Uses typed counterfactual vectors for type-stable, zero-allocation performance.

Fields

  • compiled: Base compiled formula evaluator
  • vars: Variables available for contrast computation
  • data_counterfactual: Counterfactual data structure for variable substitution
  • counterfactuals: Tuple of typed CounterfactualVector{T} subtypes for each variable
  • y_from_buf: Pre-allocated buffer for "from" level evaluation
  • y_to_buf: Pre-allocated buffer for "to" level evaluation
  • row: Current row being processed

Performance

  • Zero allocations after construction for all contrast operations
  • Type stability via typed counterfactual vectors
  • Buffer reuse across multiple contrasts and rows
  • Type specialization for compiled formula operations

Usage

# One-time setup
evaluator = contrastevaluator(compiled, data, [:treatment, :education])
contrast_buf = Vector{Float64}(undef, length(compiled))
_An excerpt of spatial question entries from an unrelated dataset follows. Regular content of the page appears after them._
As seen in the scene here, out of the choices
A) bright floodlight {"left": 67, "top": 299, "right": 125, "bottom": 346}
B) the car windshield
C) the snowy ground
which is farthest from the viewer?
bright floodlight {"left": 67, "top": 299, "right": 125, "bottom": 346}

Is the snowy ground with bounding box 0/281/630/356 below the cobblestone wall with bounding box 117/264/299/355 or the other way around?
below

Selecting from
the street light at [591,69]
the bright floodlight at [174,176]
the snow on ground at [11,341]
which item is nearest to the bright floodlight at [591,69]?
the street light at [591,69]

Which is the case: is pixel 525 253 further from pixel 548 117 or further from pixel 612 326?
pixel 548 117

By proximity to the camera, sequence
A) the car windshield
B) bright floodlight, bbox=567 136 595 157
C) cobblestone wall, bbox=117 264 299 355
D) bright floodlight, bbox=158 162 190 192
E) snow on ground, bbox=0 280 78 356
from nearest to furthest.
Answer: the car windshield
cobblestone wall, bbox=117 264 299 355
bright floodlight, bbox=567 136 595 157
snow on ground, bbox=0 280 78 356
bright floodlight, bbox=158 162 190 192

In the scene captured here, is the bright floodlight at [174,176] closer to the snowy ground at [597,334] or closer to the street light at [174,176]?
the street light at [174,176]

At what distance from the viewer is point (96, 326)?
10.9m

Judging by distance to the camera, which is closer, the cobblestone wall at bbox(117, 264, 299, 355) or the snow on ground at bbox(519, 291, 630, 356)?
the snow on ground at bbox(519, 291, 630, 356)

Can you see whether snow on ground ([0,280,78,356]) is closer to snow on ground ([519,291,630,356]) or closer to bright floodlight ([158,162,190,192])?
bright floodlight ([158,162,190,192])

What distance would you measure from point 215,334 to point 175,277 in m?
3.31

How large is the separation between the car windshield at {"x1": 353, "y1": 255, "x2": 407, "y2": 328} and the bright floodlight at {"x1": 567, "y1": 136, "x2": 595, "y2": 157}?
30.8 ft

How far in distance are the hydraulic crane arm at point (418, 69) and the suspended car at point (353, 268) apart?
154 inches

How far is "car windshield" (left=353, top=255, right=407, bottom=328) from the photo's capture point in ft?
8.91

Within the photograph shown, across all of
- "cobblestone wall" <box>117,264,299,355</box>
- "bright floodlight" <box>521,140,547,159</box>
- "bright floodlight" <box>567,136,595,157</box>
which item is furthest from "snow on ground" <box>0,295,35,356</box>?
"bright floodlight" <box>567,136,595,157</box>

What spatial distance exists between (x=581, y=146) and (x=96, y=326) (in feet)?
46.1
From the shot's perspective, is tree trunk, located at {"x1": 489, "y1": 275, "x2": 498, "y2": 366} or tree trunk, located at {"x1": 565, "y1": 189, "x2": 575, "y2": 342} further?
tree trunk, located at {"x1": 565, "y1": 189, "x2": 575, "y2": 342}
# Fast repeated contrasts (zero allocations)
for row in 1:n_rows
    contrast_modelrow!(contrast_buf, evaluator, row, :treatment, "Control", "Drug")
    # Process contrast_buf...
end
source
FormulaCompiler.contrastevaluatorFunction
contrastevaluator(compiled, data, vars) -> ContrastEvaluator

Construct a ContrastEvaluator for efficient categorical and binary contrast computation.

Pre-allocates all necessary buffers and pre-computes categorical level mappings to eliminate allocations during contrast evaluation.

Arguments

  • compiled: Result from compile_formula(model, data)
  • data: Column-table data as NamedTuple
  • vars: Vector of variable symbols available for contrasts

Returns

ContrastEvaluator configured for zero-allocation contrast computation.

Performance Notes

  • One-time cost: Setup involves building override structures and categorical mappings
  • Categorical optimization: Level mappings computed once, reused for all contrasts
  • Memory efficiency: Buffers sized exactly for the compiled formula

Example

# Setup for categorical contrasts
evaluator = contrastevaluator(compiled, data, [:group, :region, :binary_var])

# Zero-allocation usage
contrast_buf = Vector{Float64}(undef, length(compiled))
contrast_modelrow!(contrast_buf, evaluator, 1, :group, "Control", "Treatment")
source
FormulaCompiler.CategoricalLevelMapType
CategoricalLevelMap{Var, LevelTuple}

Stores pre-computed level mappings for a categorical variable in contrast evaluators.

Similar to ContrastOp, this struct uses type parameters for compile-time specialization while storing runtime level data as a field.

Type Parameters

  • Var::Symbol: Variable name (e.g., :group, :treatment)
  • LevelTuple: Type of the levels tuple (e.g., NTuple{3, Tuple{String, CategoricalValue{UInt32}}})

Fields

  • levels: Tuple of (level, CategoricalValue) pairs preserving natural level types

Example

# String categorical with 3 levels
CategoricalLevelMap{:group, NTuple{3, Tuple{String, CategoricalValue{UInt32}}}}(
    (("Control", catval1), ("Treatment", catval2), ("Placebo", catval3))
)

# Integer categorical with 5 levels
CategoricalLevelMap{:age_group, NTuple{5, Tuple{Int64, CategoricalValue{UInt32}}}}(
    ((1, catval1), (2, catval2), (3, catval3), (4, catval4), (5, catval5))
)

Performance

  • Zero allocations: All types concrete, fully specialized
  • Natural types: No String conversion needed for Int/Symbol levels
  • Fast lookup: Linear search through small tuple (2-10 levels typical)
source
FormulaCompiler.contrast_modelrow!Function
contrast_modelrow!(Δ, evaluator, row, var, from, to) -> Δ

Compute discrete contrast using pre-allocated ContrastEvaluator (zero allocations).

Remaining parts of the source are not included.